A tecnologia, por seu turno, permitirá que as transformações corporais nos indivíduos tornem-se procedimentos tão corriqueiros que joguem por terra a terrível burocracia hoje existente em torno de tais transformações.

Para quem nasceu, cresceu e está vivendo em um “mundo generado” é simplesmente impossível, para não dizer “terivelmente ameaçador” pensar em um mundo assim, completamente sem gênero (ou, se preferirem, com tantos gêneros quantas pessoas existirem).

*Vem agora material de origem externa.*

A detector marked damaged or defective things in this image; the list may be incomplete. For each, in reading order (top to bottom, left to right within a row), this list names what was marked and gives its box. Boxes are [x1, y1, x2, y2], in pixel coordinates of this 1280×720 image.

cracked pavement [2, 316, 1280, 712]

Mas, embora pareçam possibilidades bastante remotas, as tecnologias necessárias para que isso tudo aconteça não só existem como continuam sofrendo avanços exponenciais.

Enquanto os cavalos continuam aparentemente no mesmo trote, o posgenerismo é mais do que oportuno como reflexão do gênero como instituição social “em fim de carreira”. É preciso por em cheque cada vez mais o que as pessoas “deveriam” ou “não deveriam” fazer em função do seu sexo biológico, a partir do seu enquadramento em um dos dois gêneros existentes. Apesar de ser o principal mecanismo repressor e embotador das melhores qualidades humanas, é sobre essa dualidade, totalmente supérflua no mundo atual, que continua estruturada toda a vida social do planeta.

Ao advogar o fim do gênero como critério de enquadramento dos seres humanos – o movimento posgenerista dá um novo enfoque a um dos pilares do próprio movimento transgenerista – que é a contestação da existência de apenas dois gêneros para enquadrar as infinitas possibilidades de expressão dos seres humanos.